__AUFGABENLISTE__.
a) Fassen Sie den Textauszug über die Parlamentarische Kontrollkommission in zwei Sätzen zusammen.
b) Schreiben Sie den Textauszug über die Parlamentarische Kontrollkommission im Anschluss an seinen letzten Satz weiter.

Liebe Kolleginnen und Kollegen, unabhängig vom Schicksal des vorliegenden Gesetzentwurfes – und es ist ja hier schon angedeutet worden, dass er nicht mal die Chance hat, überwiesen zu werden – ist aus meiner Sicht Reformbedarf unübersehbar. Wäre es denn zum Beispiel nicht sinnvoll, wenn jedes einzelne PKK-Mitglied über die bisherigen Rechte der PKK als Gremium verfügen würde?

So heißt es im Paragrafen 29, ich zitiere: „Die Parlamentarische Kontrollkommission kann von dem Innenministerium alle für ihre Kontrollaufgaben“ et cetera pp. Da steht nicht: „das Mitglied der PKK“, sondern immer die Kommission in Gänze. Es heißt weiter: „Die Parlamentarische Kontrollkommission kann ferner den Landesbeauftragten für den Datenschutz beauftragen...“ Noch weiter heißt es: „Die Parlamentarische Kontrollkommission kann mit der Mehrheit ihrer gesetzlichen Mitglieder nach Anhörung des Innenministeriums im Einzelfall einen Sachverständigen beauftragen...“

Es ist also immer nur die Kommission insgesamt, die agieren kann. Weitreichende Rechte für einzelne PKK

Mitglieder sind im Gesetz so noch nicht ausgewiesen. Und darüber sollte man meiner Meinung nach nachdenken und auch über die Frage, ob für eine systematische Kontrolle des Verfassungsschutzes nicht letztendlich eine personelle Stärkung der PKK notwendig ist, bis hin zu Fraktionsmitarbeitern, die die Mitglieder der PKK und ihre Arbeit unterstützen, auch wenn dies Geld kosten sollte. Alle, die wir in der PKK sitzen, wissen wir, dass das für uns alle eine unwahrscheinliche zusätzliche Belastung ist. Da muss man dann also darüber nachdenken, wie hoch die Arbeitsfähigkeit des Einzelnen in der PKK vielleicht ist.

__BEREITGESTELLTES MATERIAL__.
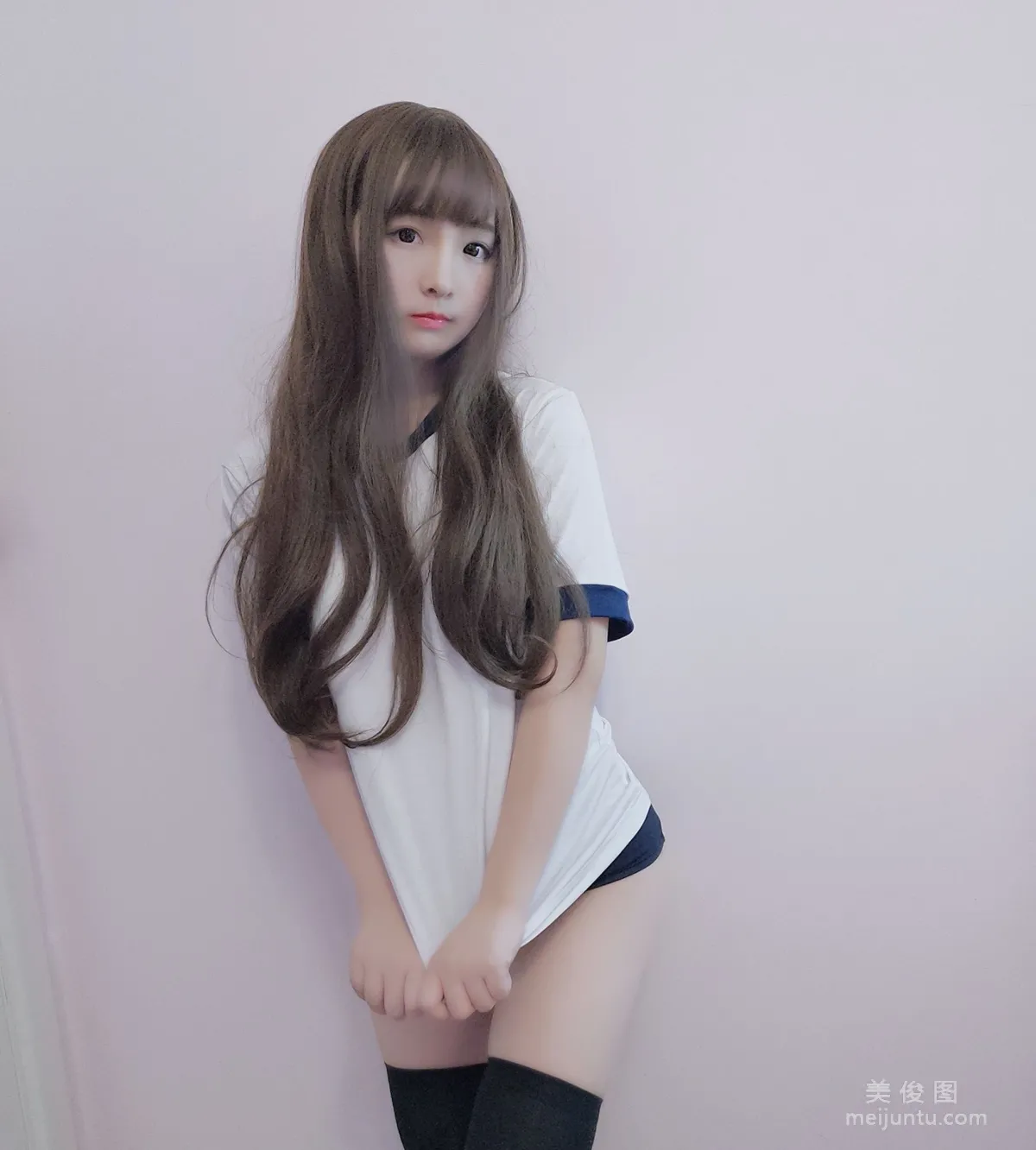 [網紅美女Coser] 古川kagura 《體操服》 寫真集 4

__LÖSUNGEN__.
a) Im Textauszug wird Reformbedarf festgestellt, weil nach Paragraf 29 die Befugnisse gegenüber dem Innenministerium, die Beauftragung des Landesbeauftragten für den Datenschutz und die Beauftragung eines Sachverständigen stets der Kommission insgesamt zustehen und nicht einzelnen Mitgliedern. Vorgeschlagen wird, über weitreichende Rechte für einzelne PKK-Mitglieder und über eine personelle Stärkung der PKK bis hin zu Fraktionsmitarbeitern nachzudenken, da die Arbeit in der PKK für alle Mitglieder eine große zusätzliche Belastung darstellt.

b)
Und, ganz klar, die IMK hat sich ja auch verständigt über die Frage des Umgangs mit den V-Leuten. Ich habe da eine etwas andere Sicht. Wir müssen also die Frage zum Beispiel stellen: Ist der Umgang mit V-Leuten rechtssicher genug ausgestaltet oder müssen die Kriterien für Anwerbung, Führung und Bezahlung von V-Leuten präziser formuliert werden? Aber da wird uns die IMK sicherlich auch noch etwas vorlegen.

Also, meine Damen und Herren, schließlich werden wir auch die bundesweite sowie die Diskussion auf Bundesebene aufmerksam verfolgen müssen. Wenn die Abschaffung des Verfassungsschutzes beziehungsweise seine Umwandlung in eine Forschungs- und Dokumentationsstelle bisher nahezu das Alleinstellungsmerkmal meiner Partei, aber auch der GRÜNEN war, so denkt inzwischen zum Beispiel auch der Innenminister Jäger in Nordrhein-Westfalen über einen Thinktank für Analyse und Strategieentwicklung nach, wenn er den Verfassungsschutz der Zukunft meint. Aber vielleicht ist das ja nach der IMK-Beratung gestern auch anders.

(Dr. Norbert Nieszery, SPD: Mit Sicherheit.)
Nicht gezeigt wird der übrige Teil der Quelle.